Boonesborough is where he met and married his wife, Ruth. Family lore has indicated Griffin as having an Indian wife. A book titled “Shawnee Heritage I” shows Ruth to be the daughter of a white James Abbott and an unnamed Chalakatha woman making Ruth half Chalakatha-Metis.
In 1789, Griffin returned to Greenbriar County, Virginia, which became Monroe County. His brother, Thomas, assigned him 83 acres located on the Headwaters of South Fork Creek of Dropping Lick Creek on April 18, 1789. He paid taxes on this land from 1789 through 1798. In 1815, the property was sold for non-payment of taxes for the years 1799 and 1800 for the amount of 64 cents.
Just before that, Griffin and his family had moved south around 50 miles to Russell County, Virginia, about 1797. He bought 150 acres lying on both sides of Laurel Creek in Russell County, Virginia, in April 25, 1798. Griffin paid taxes in Russell County, Virginia, from 1797 to 1802 and was paid a bounty on a wolf he killed.
Fischbach said that in reviewing the Census and tax records, it is apparent that Griffin traveled extensively. Griffin moved his family again to Ohio between 1802 and 1803. They bought 50 acres of land in Fayette County, Ohio, on Paint Creek in Jefferson Township on March 1, 1813. They sold the land less than 3 months later on May 22, 1813.

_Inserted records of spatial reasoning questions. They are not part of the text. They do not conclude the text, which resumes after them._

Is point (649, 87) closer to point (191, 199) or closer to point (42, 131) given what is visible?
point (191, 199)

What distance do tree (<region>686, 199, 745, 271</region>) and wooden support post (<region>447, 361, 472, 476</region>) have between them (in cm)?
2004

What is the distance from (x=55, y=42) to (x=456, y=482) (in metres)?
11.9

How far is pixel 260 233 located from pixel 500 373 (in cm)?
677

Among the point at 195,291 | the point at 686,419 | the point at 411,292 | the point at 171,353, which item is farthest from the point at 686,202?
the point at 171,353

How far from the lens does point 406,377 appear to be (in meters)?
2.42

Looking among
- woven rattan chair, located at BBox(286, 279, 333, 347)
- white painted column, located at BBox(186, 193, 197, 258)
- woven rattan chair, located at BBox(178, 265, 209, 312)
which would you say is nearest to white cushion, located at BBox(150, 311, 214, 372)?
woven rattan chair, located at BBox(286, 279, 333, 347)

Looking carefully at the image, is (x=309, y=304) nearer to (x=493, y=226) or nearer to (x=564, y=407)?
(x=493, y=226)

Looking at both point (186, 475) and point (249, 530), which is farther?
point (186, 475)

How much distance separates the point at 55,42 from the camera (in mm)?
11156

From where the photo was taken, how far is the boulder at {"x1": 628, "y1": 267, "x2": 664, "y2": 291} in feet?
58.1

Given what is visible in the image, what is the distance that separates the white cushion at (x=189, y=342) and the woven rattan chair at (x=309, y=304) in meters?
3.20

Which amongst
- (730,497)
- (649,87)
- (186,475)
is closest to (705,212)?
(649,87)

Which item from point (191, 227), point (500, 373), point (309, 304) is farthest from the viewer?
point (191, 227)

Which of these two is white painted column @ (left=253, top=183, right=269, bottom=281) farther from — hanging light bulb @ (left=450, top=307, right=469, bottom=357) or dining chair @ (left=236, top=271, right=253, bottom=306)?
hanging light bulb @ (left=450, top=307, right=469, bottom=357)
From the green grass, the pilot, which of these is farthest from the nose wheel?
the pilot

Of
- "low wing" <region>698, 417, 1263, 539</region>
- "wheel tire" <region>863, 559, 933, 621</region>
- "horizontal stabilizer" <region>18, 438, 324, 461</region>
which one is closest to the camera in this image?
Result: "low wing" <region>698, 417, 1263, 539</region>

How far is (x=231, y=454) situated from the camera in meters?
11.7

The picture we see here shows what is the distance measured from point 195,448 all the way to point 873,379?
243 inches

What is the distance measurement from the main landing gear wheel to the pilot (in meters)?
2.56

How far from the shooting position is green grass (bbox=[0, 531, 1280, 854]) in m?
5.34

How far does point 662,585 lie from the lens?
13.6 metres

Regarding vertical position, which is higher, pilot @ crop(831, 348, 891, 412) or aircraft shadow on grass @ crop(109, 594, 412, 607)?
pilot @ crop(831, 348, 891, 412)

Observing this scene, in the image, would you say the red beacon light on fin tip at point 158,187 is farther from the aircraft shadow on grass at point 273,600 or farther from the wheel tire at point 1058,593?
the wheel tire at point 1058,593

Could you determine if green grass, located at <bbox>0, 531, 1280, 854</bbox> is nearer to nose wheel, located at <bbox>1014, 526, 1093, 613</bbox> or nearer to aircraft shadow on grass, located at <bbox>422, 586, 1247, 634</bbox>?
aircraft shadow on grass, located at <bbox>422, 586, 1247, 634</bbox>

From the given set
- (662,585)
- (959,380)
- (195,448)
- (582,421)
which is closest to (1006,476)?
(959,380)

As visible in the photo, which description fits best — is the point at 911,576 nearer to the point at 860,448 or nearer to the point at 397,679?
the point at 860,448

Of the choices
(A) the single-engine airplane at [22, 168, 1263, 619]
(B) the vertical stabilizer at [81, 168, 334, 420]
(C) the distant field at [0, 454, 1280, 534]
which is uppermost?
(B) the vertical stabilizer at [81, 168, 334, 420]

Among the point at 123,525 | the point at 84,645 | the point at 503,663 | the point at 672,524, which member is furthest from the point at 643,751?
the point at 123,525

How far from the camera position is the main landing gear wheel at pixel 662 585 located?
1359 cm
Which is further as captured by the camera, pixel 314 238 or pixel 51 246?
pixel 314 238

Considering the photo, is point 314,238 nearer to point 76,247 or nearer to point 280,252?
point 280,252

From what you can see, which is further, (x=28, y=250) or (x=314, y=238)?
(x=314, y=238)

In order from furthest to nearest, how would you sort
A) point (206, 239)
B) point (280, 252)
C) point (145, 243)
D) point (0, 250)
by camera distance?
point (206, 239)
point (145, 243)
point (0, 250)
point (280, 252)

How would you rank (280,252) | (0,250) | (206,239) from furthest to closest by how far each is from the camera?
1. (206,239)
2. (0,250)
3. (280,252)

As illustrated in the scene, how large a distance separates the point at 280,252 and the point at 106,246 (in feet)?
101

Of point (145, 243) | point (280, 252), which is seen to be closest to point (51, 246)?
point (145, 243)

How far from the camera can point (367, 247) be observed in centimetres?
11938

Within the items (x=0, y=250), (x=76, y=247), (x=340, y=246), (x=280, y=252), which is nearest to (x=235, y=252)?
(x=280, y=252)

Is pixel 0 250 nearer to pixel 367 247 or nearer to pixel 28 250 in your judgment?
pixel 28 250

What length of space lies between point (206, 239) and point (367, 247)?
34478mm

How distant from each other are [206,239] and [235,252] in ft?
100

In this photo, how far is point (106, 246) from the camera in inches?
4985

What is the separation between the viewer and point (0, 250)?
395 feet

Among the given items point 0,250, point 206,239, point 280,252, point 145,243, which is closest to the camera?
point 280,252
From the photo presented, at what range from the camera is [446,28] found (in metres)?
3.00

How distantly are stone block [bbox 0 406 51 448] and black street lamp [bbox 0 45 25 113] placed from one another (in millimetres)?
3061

Fischbach said that by 1817, Griffin had moved his family from Ohio to Illinois by way of the Ohio River. In Griffin’s Revolutionary War pension claim, he states his discharge papers were “sunk in the Ohio River.” After coming to Illinois, he and his sons explored and hunted to the north and west of Waconteby Township. Griffin would often stay with the Kickapoo Indians who resided in the Effingham/Fayette/Shelby County areas of southcentral Illinois. It is reported that he named the Big and Little Moccasin Creeks from all the moccasin tracks that he saw along the creek banks.
When he and his Indian friends went north to hunt in a larger creek area, they found it to be infested with wolves, so he called it Wolf Creek. He also named an Indian village “Boo Hoo” because of all the babies crying when he entered.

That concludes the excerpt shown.